> Exercises to complete
1. In the piece on small good things, what did the writer manage while practicing the harp?
2. The piece on small good things gives a reason the writer feels comfortable sharing the friends' replies. Explain that reason.
3. Extend the piece on small good things, starting after its last sentence.

> Extract provided
.....

So I asked people for good things.

I had a few replies, which varied in tone. People told me small things that happened to them, like sharing a song they’d heard, and in some ways this was exactly what I wanted: the small happy things that brighten up people’s days, not the huge dramatic events that change everything. In other ways, it made me realise how tiny the ‘best’ thing that happens to people can be, suggesting there isn’t a lot of competition for the title. But I thought I’d share with you a couple of things people told me.

I hope they don’t mind me sharing them. They posted these as comments on a Facebook status, not in private messages, so I take that to mean they don’t mind if other people see what they wrote.

I read someone my poetry for the first time ever today

Today I bought an inflatable velociraptor

I was honest with someone I’m into and she smiled

My Chaucer seminar spent a full hour trying to pronounce ‘taco’ in a way that did not make us sound utterly ridiculous. Someone walked in to see how we were getting on right in the middle of it

I drank a pineapple and blueberry smoothie and it was good

The great thing about small good things like this is they make you realise that it’s not the huge, life-changing events that necessarily make people happy. It’s the little things: the smoothie they drank, a slightly bizarre but hilarious purchase, the decision to be brave and share creativity with others… the things that on the surface, sound relatively unremarkable, but they’re not, because they make those people happy.

My friends proved to me that even if the world is awful and everything is scary, the small things make it better.

I’m not good at quantifying things. “Best”, like “favourite”, is a word I rarely use, so when asked to name the best thing that’s happened to me recently I’d probably consider things “not quite remarkable enough to be best, but pretty good”. Asking my friends for happy stories made me realise that I’m quantifying everything too much. What’s the best thing that happened to me today? I was practising the harp and managed to do some broken chords that I haven’t managed before. (Hey, it’s only 11am.)

Opening out the question allows for bigger things. This weekend? I went to see Billy Elliot streamed live to the cinema yesterday, and it was awesome. But if I start making the question too much bigger, I can’t answer it. Everything has to be weighed up against everything else, and then “good” isn’t enough. It has to be “brilliant”.

To see the good things, I have to start small. Expecting the good things to be massive means I miss all the little things that made me happy, and pitting the different positives against each other as though to rank them means I don’t end up appreciating any of them enough. I’m missing the forest not because the trees are in the way, but because I’m ignoring the saplings and the bushes and everything that I don’t consider to be a part of the forest.

.....

Data records:
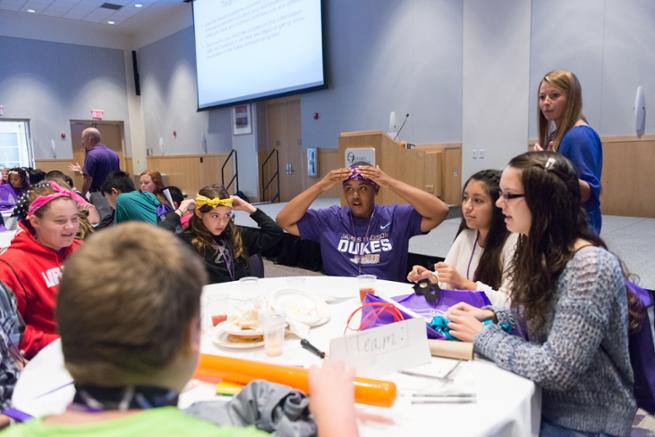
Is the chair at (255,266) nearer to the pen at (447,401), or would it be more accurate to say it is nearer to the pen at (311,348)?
the pen at (311,348)

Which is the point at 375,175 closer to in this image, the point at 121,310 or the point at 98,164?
the point at 121,310

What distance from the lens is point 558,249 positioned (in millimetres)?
1204

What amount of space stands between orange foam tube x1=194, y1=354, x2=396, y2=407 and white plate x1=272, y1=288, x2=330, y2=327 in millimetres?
310

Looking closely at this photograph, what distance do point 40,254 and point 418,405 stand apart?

.....

> Results for the exercise
1. The writer managed to play some broken chords that had not been managed before.

2. The friends posted their replies as comments on a Facebook status rather than in private messages. The writer takes that to mean they don't mind other people seeing what they wrote.

3.
So on that note, I’m opening up the question to you as well. What’s the best thing that’s happened recently? This morning, this weekend, in the past seven days? Tell me your happy stories, whether they’re as small as a chocolate bar or as huge as a new friend. They can be a sentence long. They can be a paragraph long. They can be more, if you really want to go for it.

Tell me good things, because I want to know that there is more to this world than the awful things we see on the news. And maybe, trying to think of something to write will make you realise what it is you really appreciate.

Let’s spend some time dwelling on the good things instead of the bad. I want this comment section to be a place of joy, that I can come back to and reread when I’m sad. I want anyone who stumbles across it to read it through and think, “Hey, things aren’t terrible.” And I want you to tell me ordinary things from your day, because that reminds us all that happiness can be found even in the fleeting moments of a delicious meal, or in the pages of a book, and it doesn’t have to last to mean something.

8 thoughts on “Quantifying Happiness

  1. *sniffles* This is such a nice post. SO NICE. I honestly don’t watch the news or read papers because I get so overwhelmed by the horrible things that happened. So yes, I’m hopelessly behind on current events…but I have to survive too. And my brain just is too stuffed atm to handle the world.

    Hmmm…happiness for me is permission to use my walls as an art gallery. ;) My parents are really strict about our house and NEVER like to hang things on the walls, but I got the okay-you-can to cover mine in colourful pictures and it really does make me insanely happy.

    1. Yay! Have fun hanging things. My walls are mostly too covered in books to allow for much in the way of pictures, although since I changed my bed I’ve got a lot more wall space. Currently, though, my posters are in tubes waiting to go to university with me, so my walls are all but bare. Tragic. *hugs*

  2. Aw, this is a really lovely post – and a good philosophy to have. Sometimes it feels like the only way the world can be worth living in is if these little happinesses make it better. And now I’m questioning whether that is a viable thing to say for people who are in the middle of the disaster that make the world such a terrible place . . . shush Charley it’s too early for this.

    Gonna give you another happy thing from over the weekend: I had tea and a nice theological debate with two of my friends, then we all flopped out and watched The Empire Strikes Back with pizza.

    1. Don’t worry about whether (y)our philosophy works for other people in their circumstances. It’s still allowed to work for you; other people can decide if it works for them, too. Yay for happy things.

  3. Posts like this make me happy. Really well-written and powerful, even when you could have spent your time doing so many other things, or your energy in so many other ways. Your posts make me happy— you being a person and telling me about it makes me happy.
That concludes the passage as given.